# Londinium I Guides/Info Sought



## Sami (Apr 18, 2013)

So I've just spent a ridiculous amount of money on a coffee machine, which will hopefully be arriving in a couple of days.

It's an early MKII LI.

I understand that if I value my teeth, pulling the lever down and letting go without a portafilter in the group head is not a good idea.

Oral health aside, could anyone provide a link to a guide for getting the best out of the machine, or something along those lines?

Any tips would be greatly appreciated!

Ta!


----------



## Mrboots2u (May 10, 2013)

Join the Londinium forum for one

http://londiniumespresso.com/forum/categories/list

Google Londinum lever there are a ton of clips on youtube to help you also


----------



## Sami (Apr 18, 2013)

I have had a look on the Londinium forum but wasn't able to access the manual.

Have messaged them asking for a copy.


----------



## The Systemic Kid (Nov 23, 2012)

Londinium is pretty fool proof - that said, cocking the lever either without a portafilter attached or with the portafilter attached but nothing in the basket to create resistance once the lever is released will not be good for personal health if you're standing too close or the for the machine's wellbeing.

Simple rule to follow: When you release the lever, always grip the handle until you feel the bite point, i.e. when the internal pressure equals the force exerted by the spring. Then you can let go your grip. Do this until it becomes second nature. Then, if you want to rinse the portafilter using brew head water, you will avoid the danger of releasing the lever without any counteracting force which, as noted above, is potentially dangerous to you and the machine.


----------



## The Systemic Kid (Nov 23, 2012)

Sami said:


> I have had a look on the Londinium forum but assumed full access is for purchasers of new machines only?

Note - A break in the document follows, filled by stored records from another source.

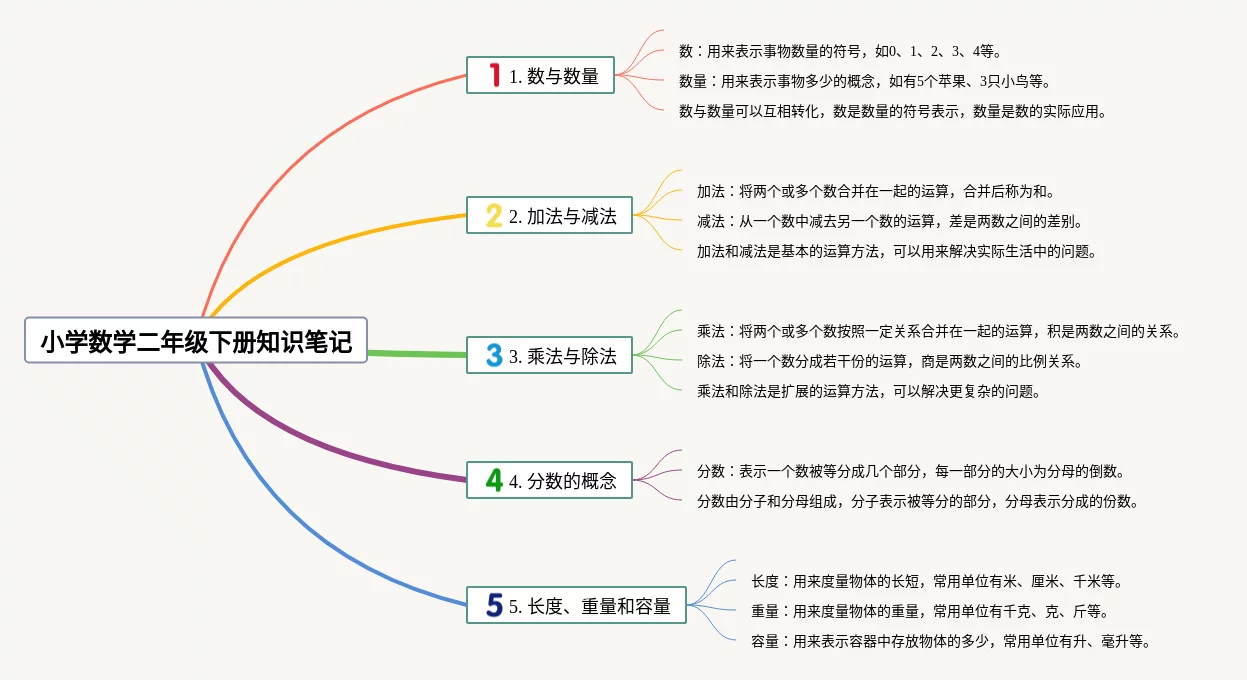 小学数学二年级下册知识笔记

1 1. 数与数量

数：用来表示事物数量的符号，如0、1、2、3、4等。

数量：用来表示事物多少的概念，如有5个苹果、3只小鸟等。

数与数量可以互相转化，数是数量的符号表示，数量是数的实际应用。

2 2. 加法与减法

加法：将两个或多个数合并在一起的运算，合并后称为和。

减法：从一个数中减去另一个数的运算，差是两数之间的差别。

加法和减法是基本的运算方法，可以用来解决实际生活中的问题。

3 3. 乘法与除法

乘法：将两个或多个数按照一定关系合并在一起的运算，积是两数之间的关系。

除法：将一个数分成若干份的运算，商是两数之间的比例关系。

乘法和除法是扩展的运算方法，可以解决更复杂的问题。

4 4. 分数的概念

分数：表示一个数被等分成几个部分，每一部分的大小为分母的倒数。

分数由分子和分母组成，分子表示被等分的部分，分母表示分成的份数。

5 5. 长度、重量和容量

长度：用来度量物体的长短，常用单位有米、厘米、千米等。

重量：用来度量物体的重量，常用单位有千克、克、斤等。

容量：用来表示容器中存放物体的多少，常用单位有升、毫升等。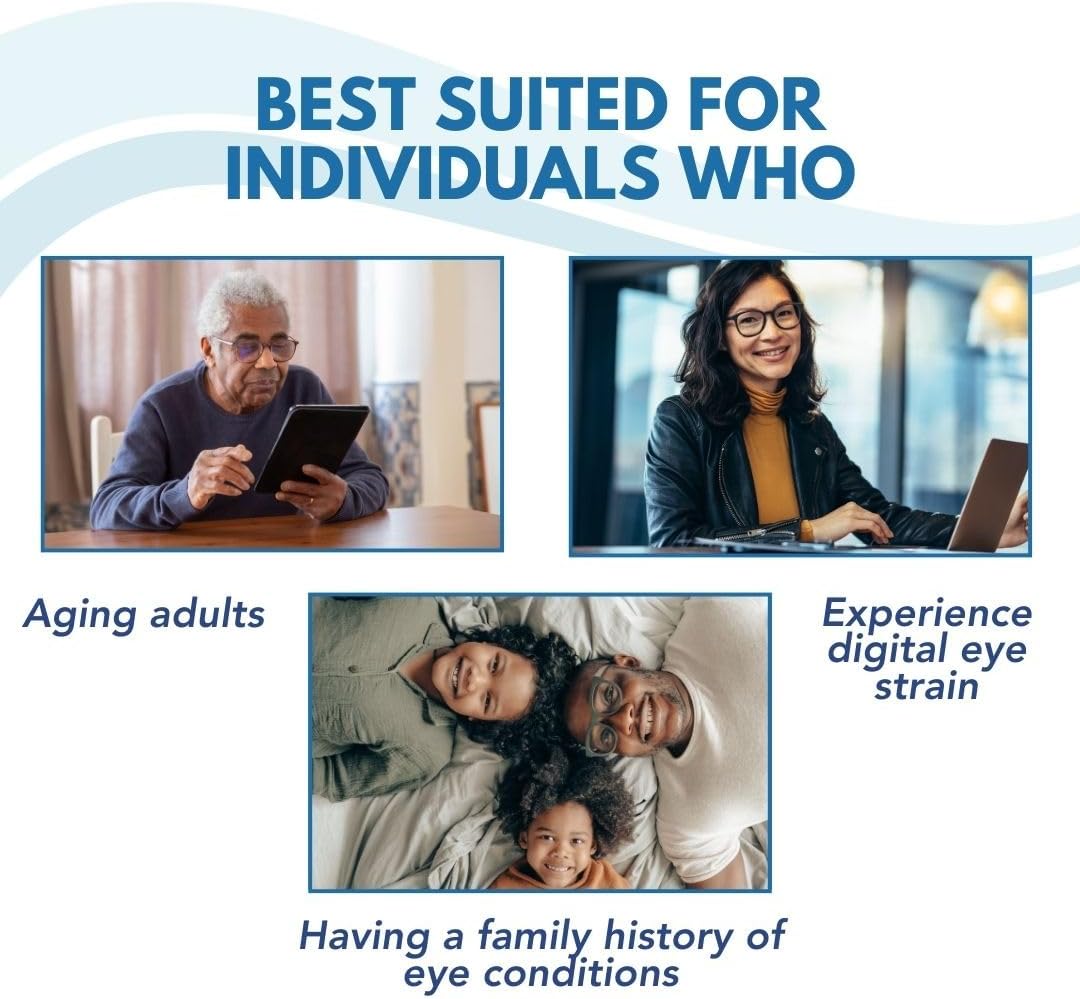 BEST SUITED FOR INDIVIDUALS WHO

Aging adults

Experience digital eye strain

Having a family history of eye conditions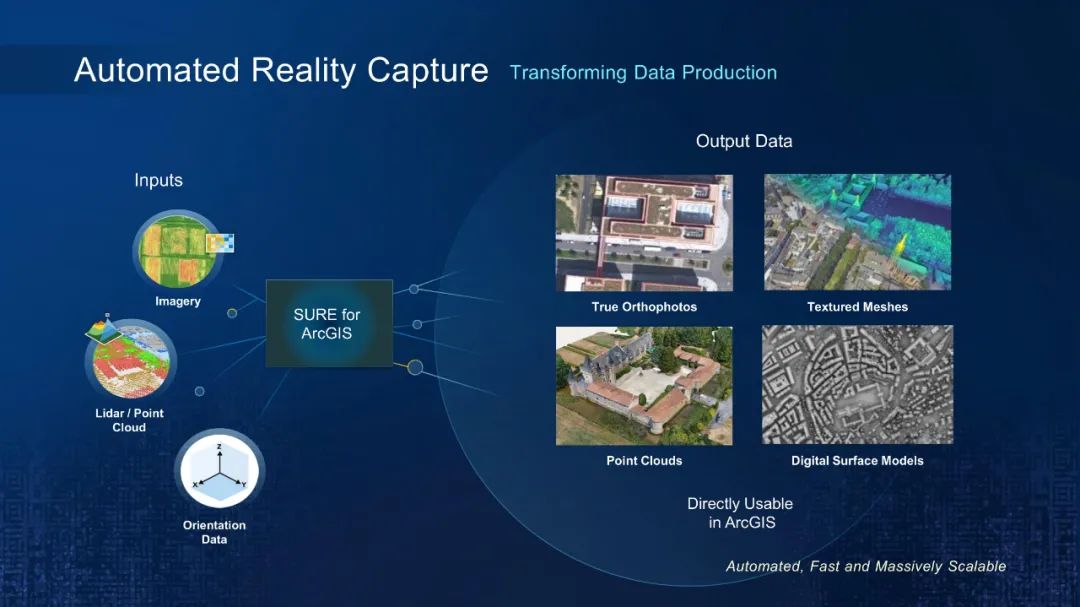 Automated Reality Capture Transforming Data Production

Inputs

Imagery

Lidar / Point Cloud

Z
X
Y

Orientation Data

SURE for ArcGIS

Output Data

True Orthophotos

Textured Meshes

Point Clouds

Digital Surface Models

Directly Usable in ArcGIS

Automated, Fast and Massively Scalable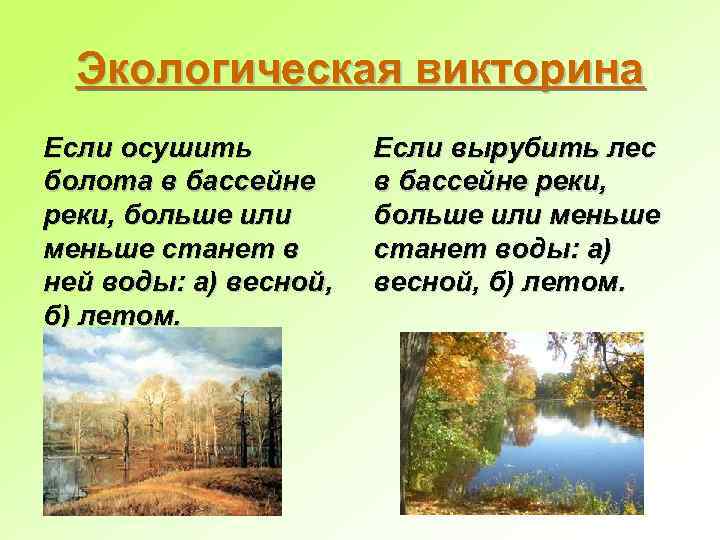 Экологическая викторина

Если осушить болота в бассейне реки, больше или меньше станет в ней воды: а) весной, б) летом.

Если вырубить лес в бассейне реки, больше или меньше станет воды: а) весной, б) летом.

Email Reiss and see if he will allow you to join the owners' section.


----------



## Sami (Apr 18, 2013)

The Systemic Kid said:


> Email Reiss and see if he will allow you to join the owners' section.


Cheers, done


----------



## fluffles (Sep 4, 2012)

Once you've got access to the owners forum, there is a document linked somewhere under there with the basics of how to get started and also how to perform some of the basic service procedures. It's a consolidation of various useful forum posts I think. It's a good place to start.


----------